The only people left in the churchyard are now the members of the vestry and the parish council. The priest shakes all their hands and learns their names and which villages they come from. Fortunately, the organist and Adele Bergman are among them, for he already views them as old friends. He looks with interest at a tall, slender woman wearing a long black velvet skirt, a tailored jacket and a hair net—Lydia Manström, teacher, married to a farmer fisherman in one of the eastern villages. She radiates … well, what is it she radiates? Great self-control and originality, perhaps? Not easy to say what she’ll be like. She has a teacher’s authority, of course, and he hopes that Mona will get along well with her and make a friend.

They begin to drift towards the parsonage, and he notices that Adele Bergman and Lydia Manström hang back. They’re trying to give Mona as much time as possible, whereas the men are thinking of coffee and sandwiches and push ahead. When they come into the passage, Mona, warm and red, meets them and welcomes them and asks them to come in. She ground the coffee, buttered the bread, and set the table before they went to church, and when she came back she quickly lit the fire in the stove before changing Sanna and putting her in her crib. Now she has also brought out her freshly baked rolls, and the coffee water is simmering on the stove. The pastor needn’t have worried. She may have a hasty temper, but she also has an admirable haste when it comes to practical activities.

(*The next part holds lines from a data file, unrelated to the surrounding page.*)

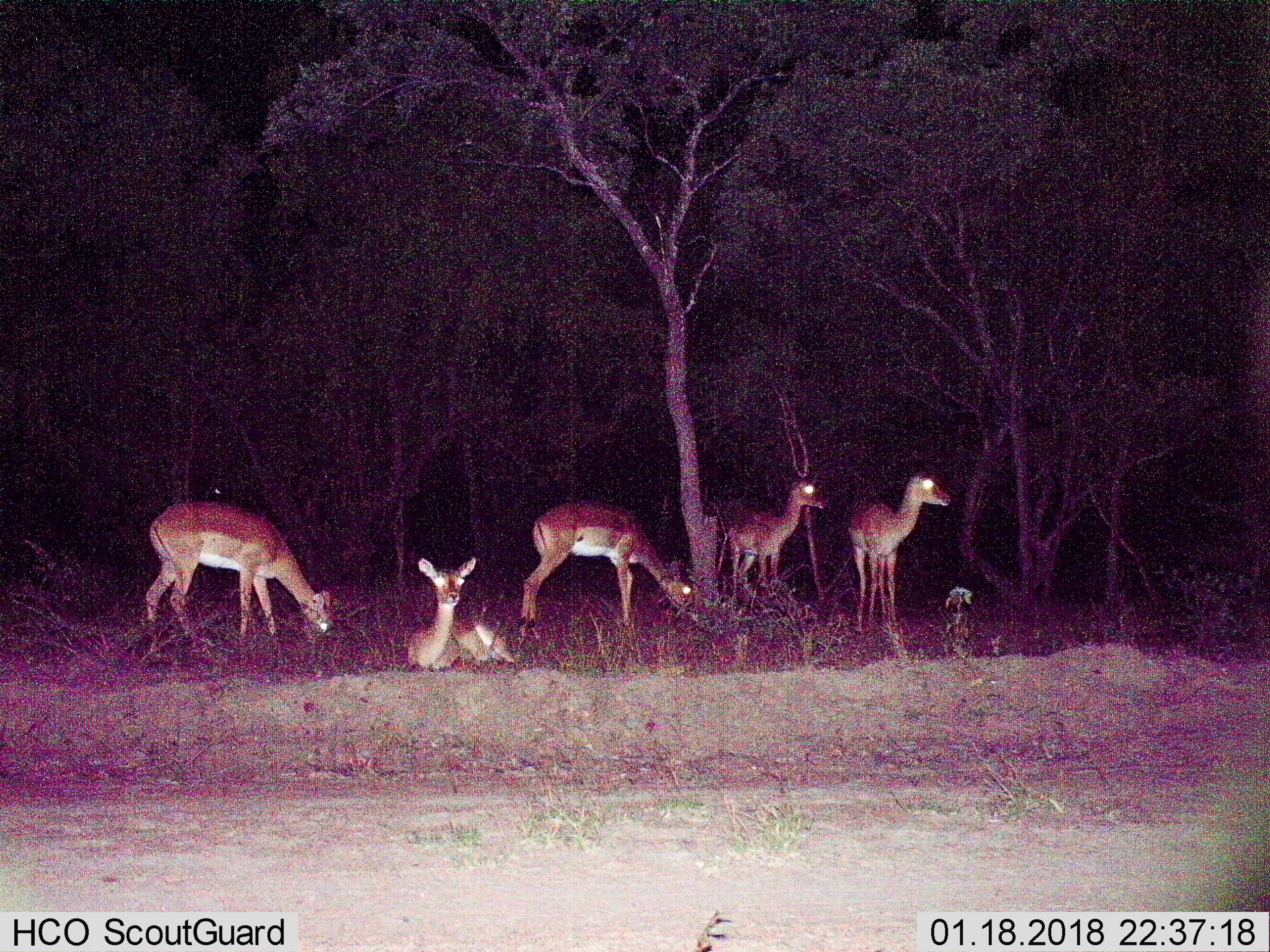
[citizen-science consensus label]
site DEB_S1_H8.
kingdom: Animalia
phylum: Chordata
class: Mammalia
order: Artiodactyla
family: Bovidae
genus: Aepyceros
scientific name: Aepyceros melampus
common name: impala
Impala (Aepyceros melampus), count 5. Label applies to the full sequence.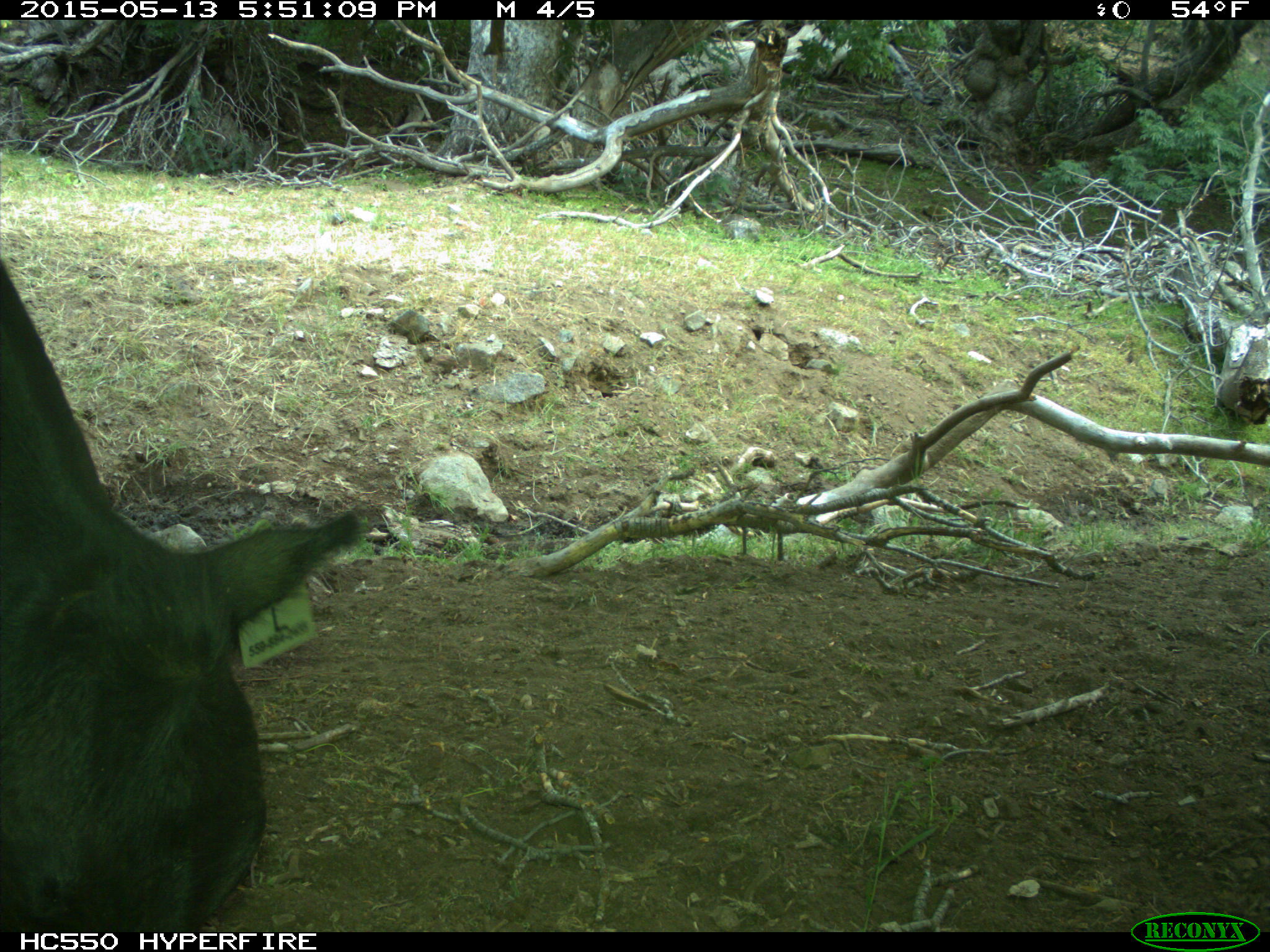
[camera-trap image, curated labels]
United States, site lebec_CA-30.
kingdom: Animalia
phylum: Chordata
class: Mammalia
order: Artiodactyla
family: Bovidae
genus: Bos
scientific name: Bos taurus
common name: domestic cow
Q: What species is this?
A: Bos taurus (domestic cow).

Adele Bergman looks around appreciatively. “If I didn’t know better, I’d think you had a maid, Mrs Kummel, who prepared all this while we were in church,” she says, warmly, and Mona is happy to get praise from such a capable woman. “Please do sit down,” she repeats. “The coffee will be ready in a minute.”

She goes into the kitchen, but the vestry and the council are still on their feet and need more encouragement before they’ll sit down at the table. They inspect the furnishings, which they’ve already heard described by the people who were on the boat, and the priest looks embarrassed and says that Mona received a small inheritance from an aunt, without which they would have nothing but a kitchen table and some spindle chairs. He nods towards the table and says, “We got our china the same way. And now we’re going to use it. Please do sit down!”

But they are still standing, shifting their weight from one foot to the other when the pastor’s wife comes in with the coffeepot, and they let her fill their cups before they’ll approach the table. They only sit when she commands, “Please! If you don’t sit down your coffee will get cold!” Then at last they take their places and begin to relax and grow cheerful, pass around the sugar bowl and carefully pour big dollops of thick, yellow cream from the pitcher. The sandwiches look delicious. The pastor’s wife has baked bread like they have on the mainland, churned butter from cream she’s saved up all week, sliced cheese from the Co-op on half the sandwiches and put sausage on the rest and garnished all of them with parsley from the kitchen garden that has survived the winter. The food is good and plentiful, and the rolls she serves with the third cup of coffee do her credit. They are all appreciative, and the conversation runs freely and smoothly. The pastor has many questions to ask and they are happy to answer them. It will be some time before he realizes that there are two factions, equal in strength, and that they have seated themselves by village groups. The two blocks communicate only amongst themselves, but he doesn’t know this yet. He sees them only as incomparably friendly, easy to talk to, altogether excellent people.